**** TEXT UNDER STUDY ****

Friday, August 24, 2007

I'm a "mommy blog"-er

You may have noticed the new title of my blog. After reading many of my friends' and my friends' friends' blogs, I have come to the conclusion that mine is a "mommy blog." Kind of undeniable when all I ever write about is being a mom, my kids, and domestic stuff. I wish that I were more intellectual or had other interests that people would enjoy reading about it, but let's face it--my life is consumed by my kids and my family right now. That's what you get when you have a 3-year-old and a 2-year old. Well, I LOVE being a mom, so I'm going to embrace it.

At some point in my early 20's, I realized what an awesome woman my mom is. We grew up on homemade bread. My mom made 6 loaves at a time, and I'm sure she had to do that more than once a week. She can cook anything in the world. She sewed almost all of our clothes until we rudely rejected her efforts. She took up woodworking so that she could make things to decorate our house in her country style. She has more tools than a lot of men. She is an awesome teacher. She even home-schooled my younger sisters for a few semesters in high school. My parents' food storage is a wonder to behold, and it's filled with canned fruits and vegetables from her garden. I have to add that her yard is extraordinary, filled with beautiful flowers and a huge vegetable garden. What a great example for me!

Now that I'm a mom, I have this inner drive to start doing all of these domestic things. My mom taught me to sew when I was in junior high, and I made a couple of things then, but it never took. Until 2 years ago, when I suddenly wanted to sew. My mom got me a sewing machine, and I use it all the time now! I'm not a pro, in fact I've got a lot to learn, but I've made skirts for myself, clothes for Katelyn, and more blankets than you can shake a stick at. (What does that mean?) I'm even taking a quilt block-of-the-month class with my sisters.

As for cooking, I take pride in being able to make anything I have a recipe for, and I like to get creative and add my own touches to recipes. I took a year off from cooking while we were in Spokane, thanks to Le Cafe (the Sacred Heart cafeteria), but I baked several times a week. (Baking is my passion when I'm in the kitchen!) Back in Salt Lake, I'm cooking dinner every night and trying to remind myself how much I love it.

Next year we're going to start gardening. John is already getting my giant garden plot ready, and we have plans to plant almost any veggie you can think of. I can't wait! Luckily, I have my mom and my sister Stephanie, who has a horticulture degree, to lean on for guidance.

**** GIVEN ENTRIES ****

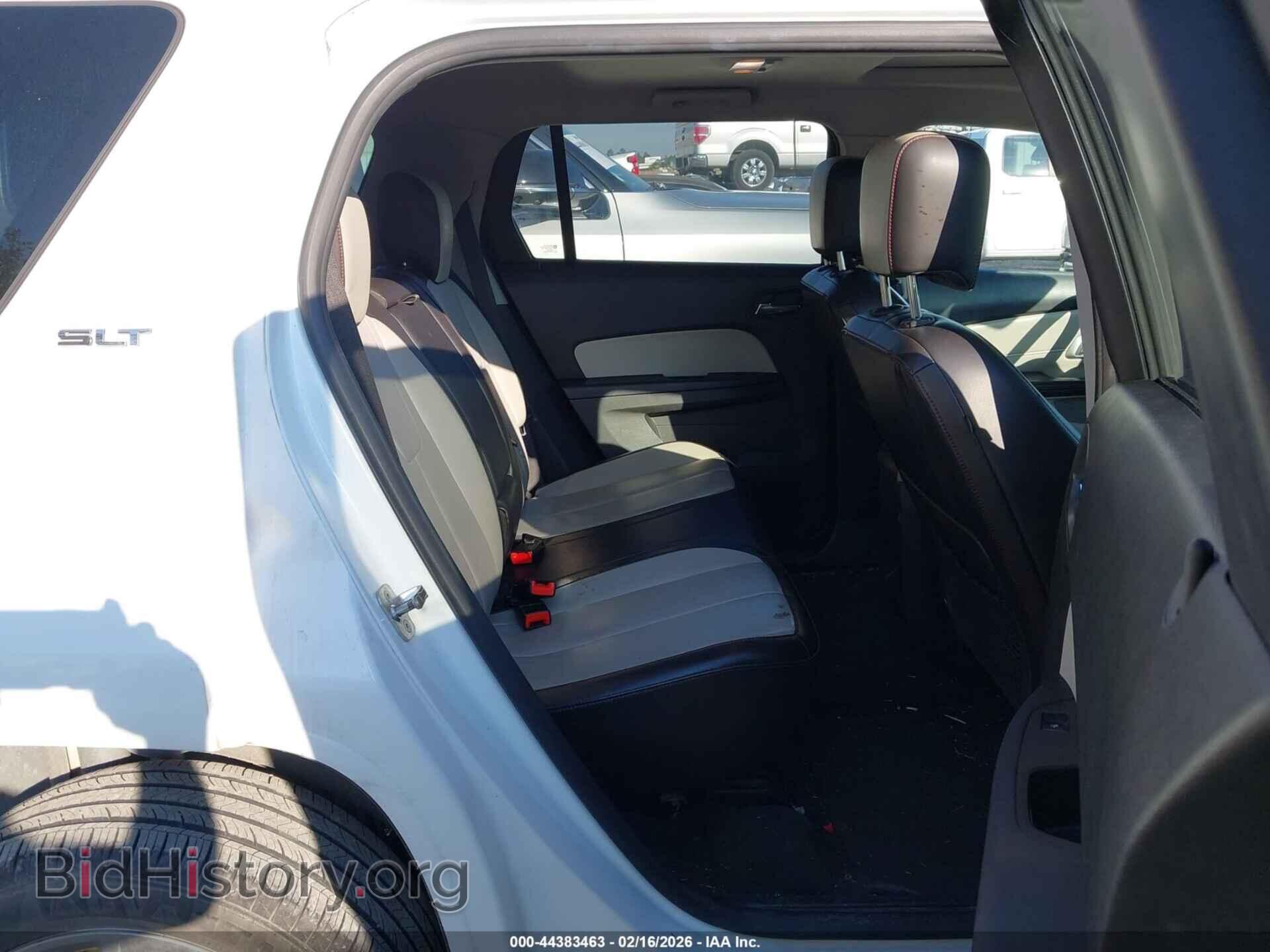 2015 GMC TERRAIN - VIN: 2GKFLTE30F6197598 - Фото 8
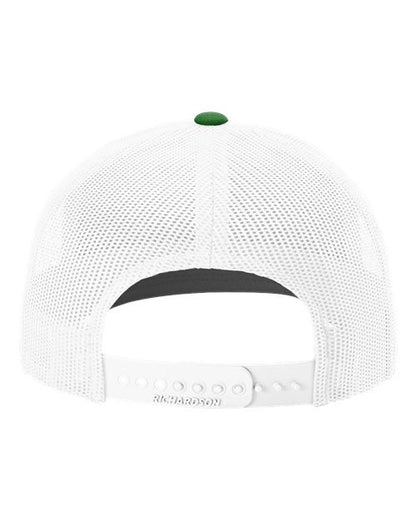 Richardson Snapback Trucker Cap 112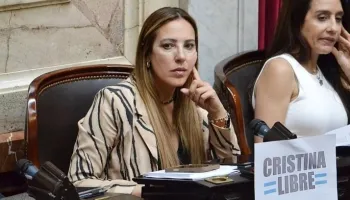 Roxana Monzón: "En la Argentina de hoy la comida se paga con deuda"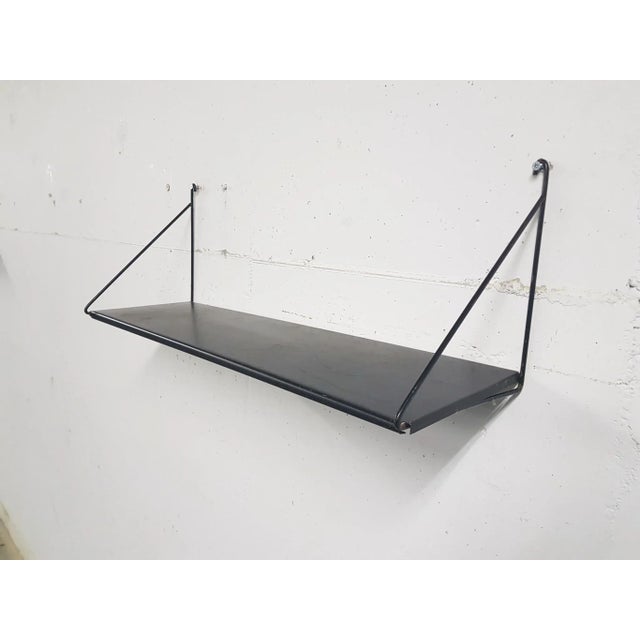 Metal Shelving by Tjerk Reijenga for Pilastro, Set of 2 For Sale - Image 10 of 10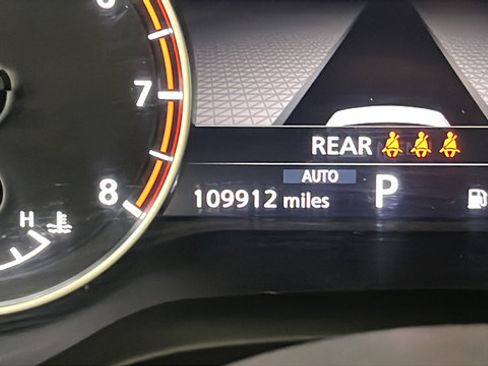 Used 2021 Nissan Rogue SV AWD/4WD image 10
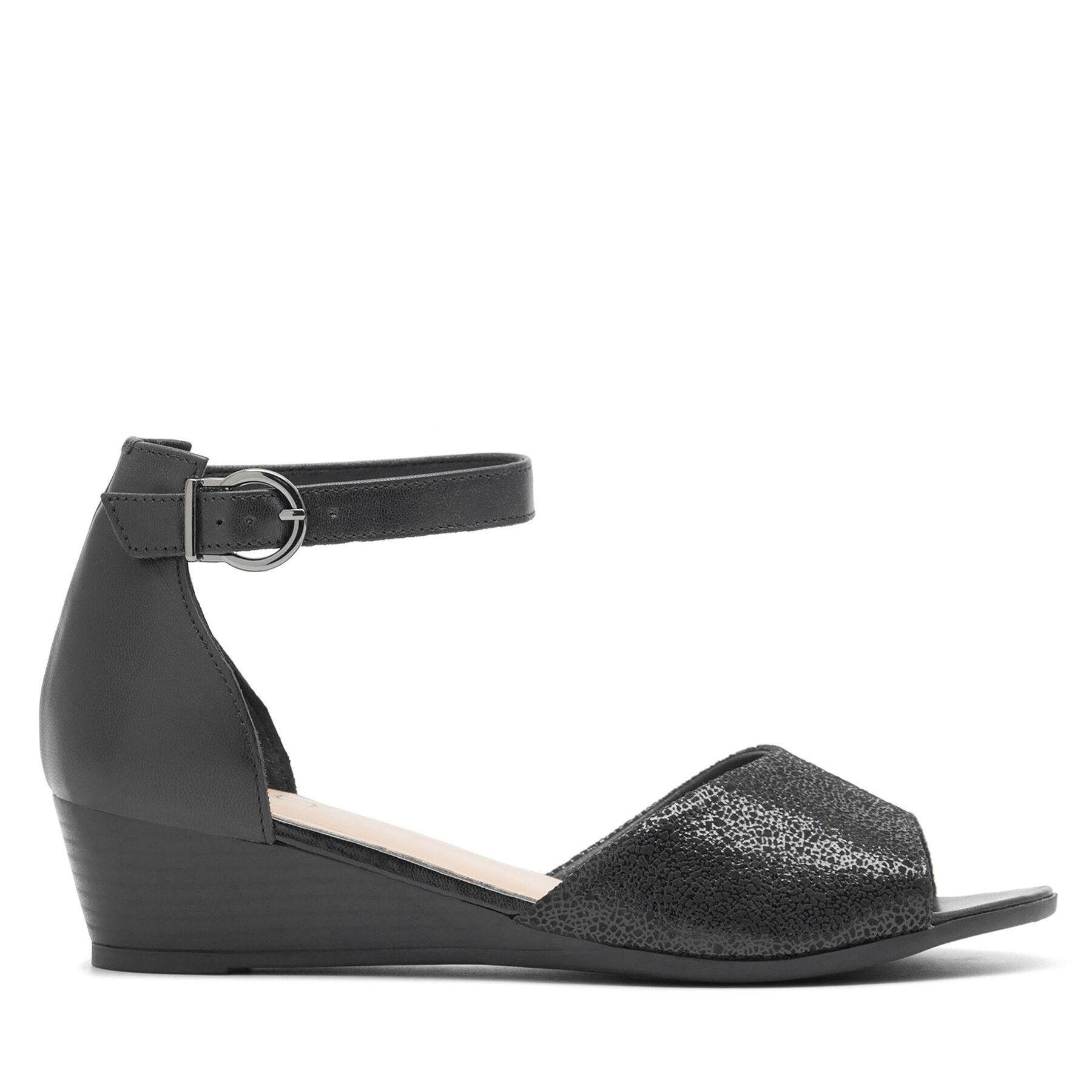 Sandalias Sarah Karen EST-TTT-09 Negro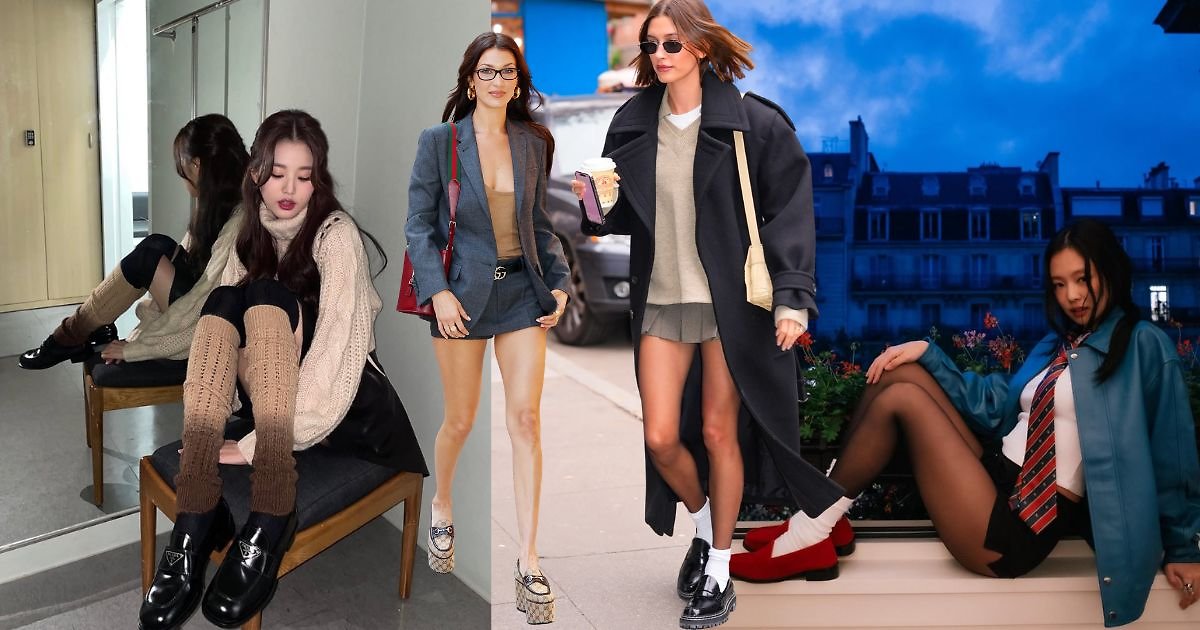 Cẩm nang loafer 101: Mẫu giày lười cổ điển thống trị tủ đồ hiện đại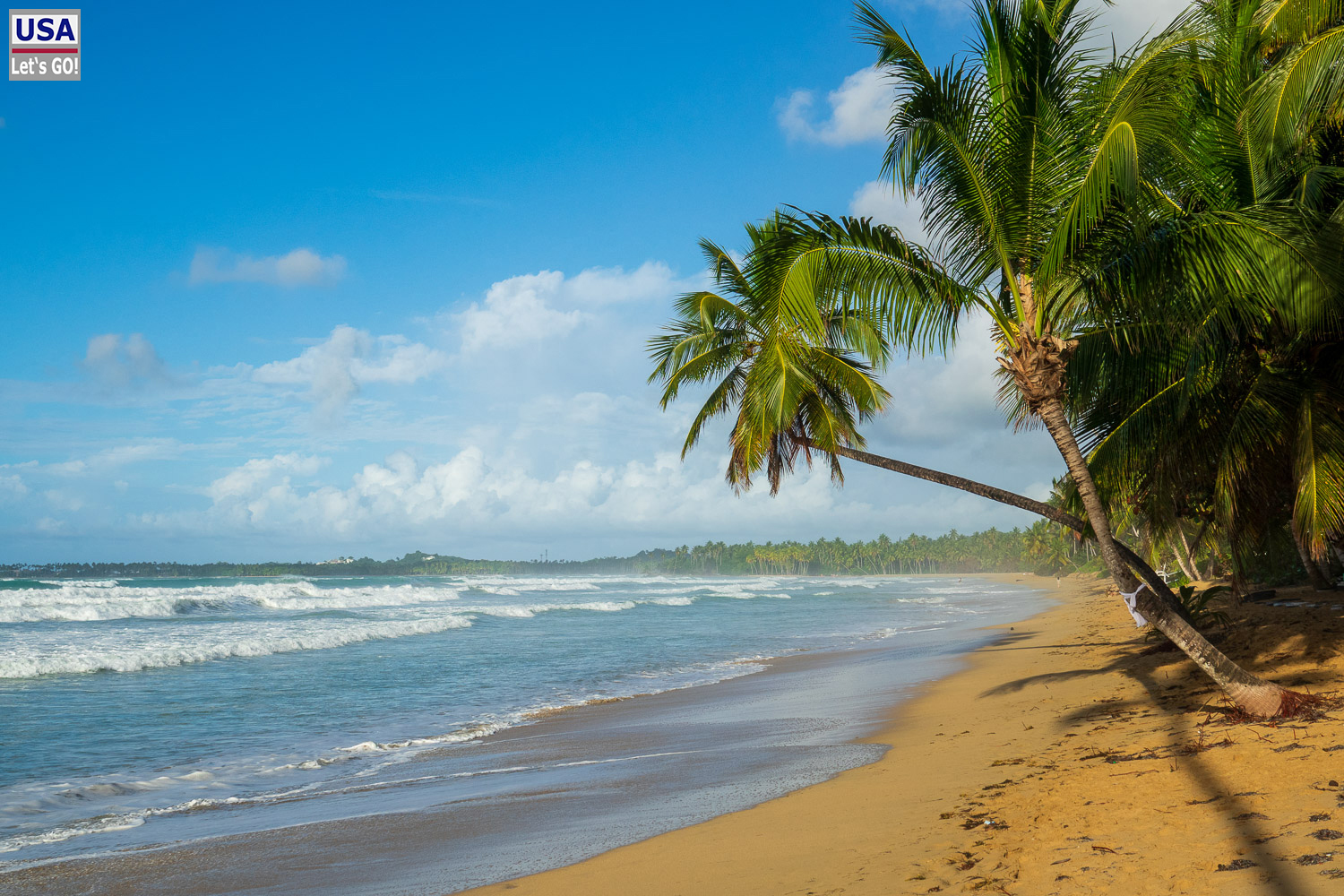 Strand Playa Cos&oacute;n, Samana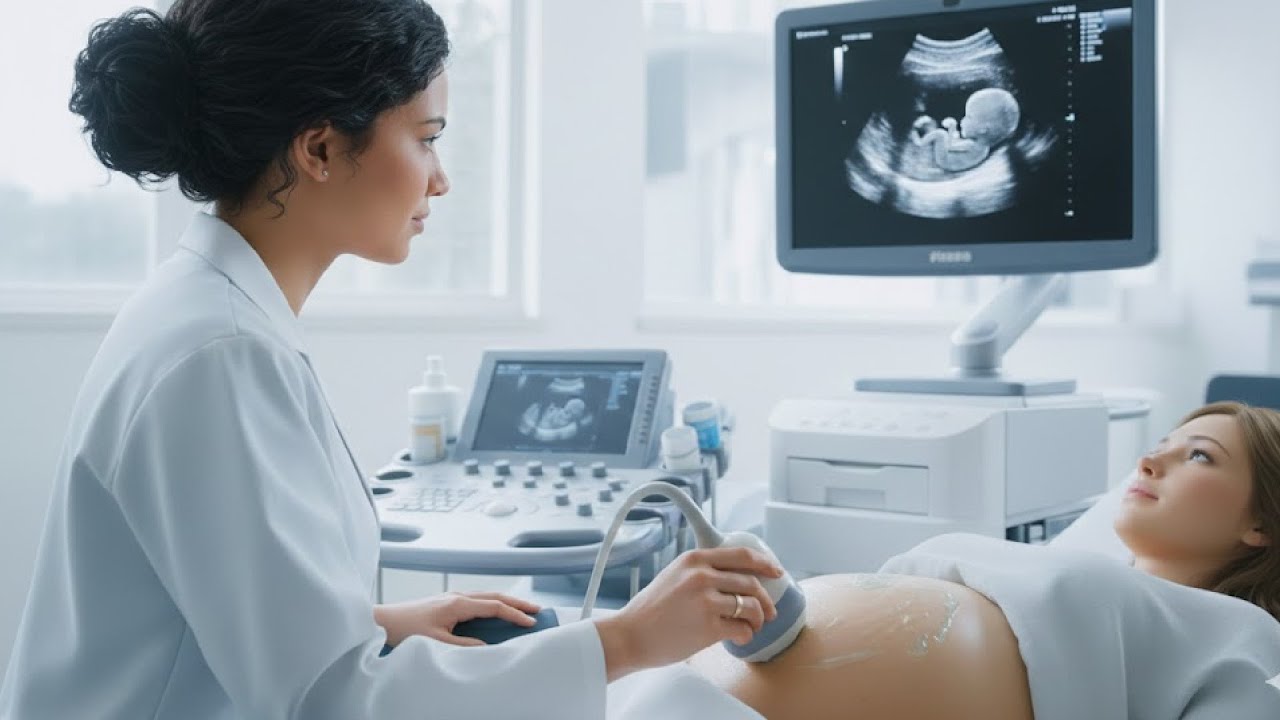 Evaluación de la salud fetal en el preparto. Ponencia de la Dra. Alexandra Rivero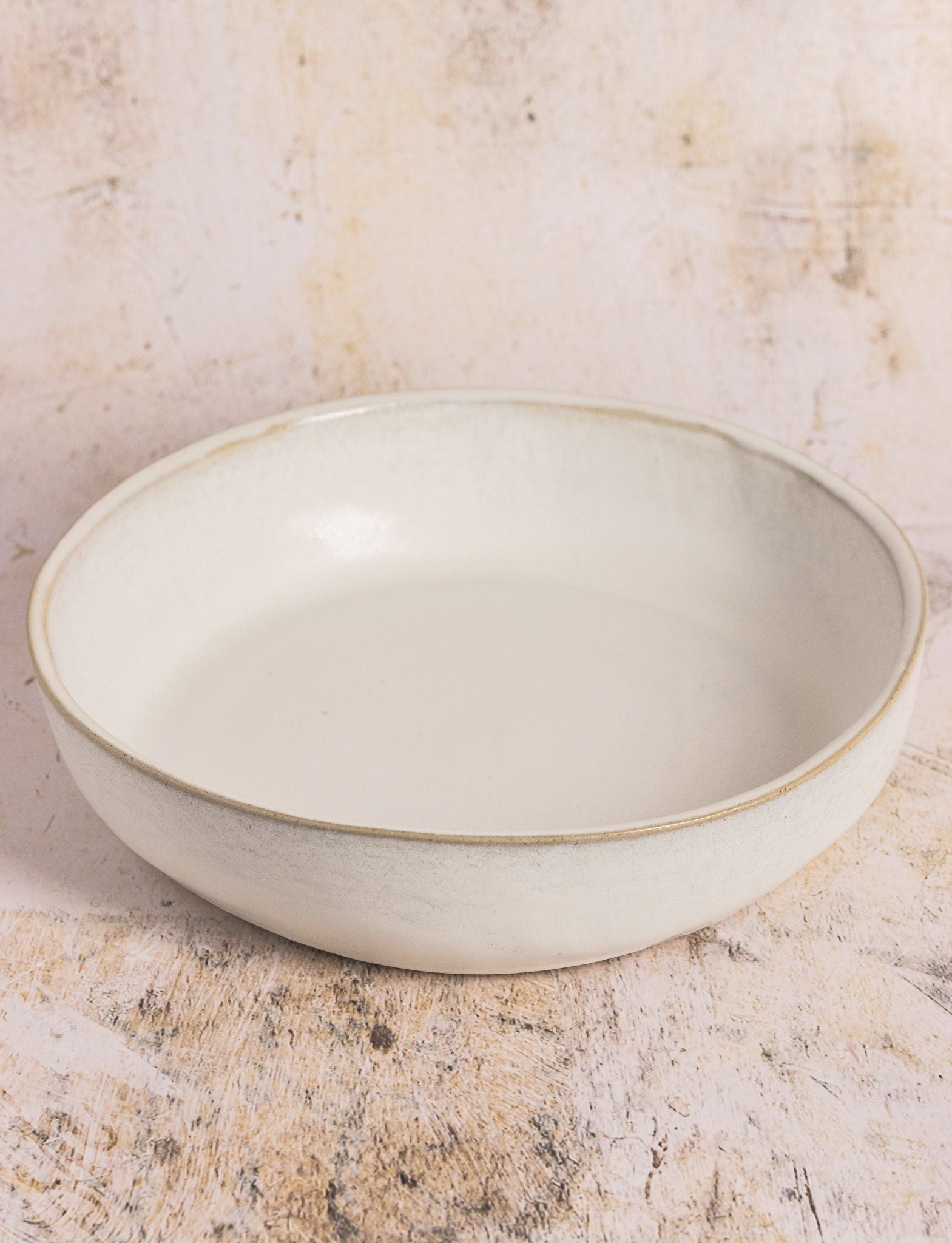 Lakeland Drift Serving Bowl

****

### EXERCISES TO COMPLETE
• 1. Reproduce the mommy blog post from "As for cooking, I" to "much I love it.".
• 2. In the mommy blog post, how many loaves of bread did the writer's mom make at a time?
• 3. Pick up the mommy blog post after its final sentence and keep writing it.
The material has no connection to the blog post.

### RESPONSES PER TASK
• 1.
As for cooking, I take pride in being able to make anything I have a recipe for, and I like to get creative and add my own touches to recipes. I took a year off from cooking while we were in Spokane, thanks to Le Cafe (the Sacred Heart cafeteria), but I baked several times a week. (Baking is my passion when I'm in the kitchen!) Back in Salt Lake, I'm cooking dinner every night and trying to remind myself how much I love it.

• 2. Six loaves.

• 3.
So now I'm learning to can. I never thought I would have the tiniest interest in canning, but when my sister Julie offered me a ton of pears and my mom gave me all of the jars and lids and the equipment necessary to can, I thought, "That sounds like fun--let's give it a try." I have everything sitting on my counter ready to go. I guess I should get off of the computer and get to work. I just realized how nerdy I'm becoming and thought I should share my nerdiness with my friends. Just remember the "in training" part of my blog title. I'm not saying that I really think I'm awesome at this stuff. I have a ton to learn! Here goes....

(Now I just need Jamie, Elise, and Alisa to teach me how to knit. I'm going to learn, girls!)

Thursday, August 23, 2007

On our way back up

I'm sticking to my promise to make my posts more upbeat. But this is sincere. I really feel better about things today. Katelyn took both doses of antibiotics yesterday and kept them down, and she actually sat at the dinner table with us and picked at her food. This morning she had 3 bowls of cereal! She's still pretty lethargic, but she's talking more and she wants to color, which is her favorite thing to do. I feel like I can let up a little on my worrying about her.

I'm quite proud of myself. I spent yesterday trying to get our life back in order. I got the house clean--not Elise clean (You're my inspiration, Elise!), but clean enough for now. I even went to the grocery store and had dinner on the table when John got home. It felt like the biggest accomplishment, since this week I threw a $5 Little Caesar's pizza on the table one night and made John eat leftovers straight from the fridge one night. I even got a load of laundry washed and put away. If I can continue on that path today, we'll be back to normal in no time! Thanks to all of my friends for letting me whine, and for the supportive comments. It means a lot to me.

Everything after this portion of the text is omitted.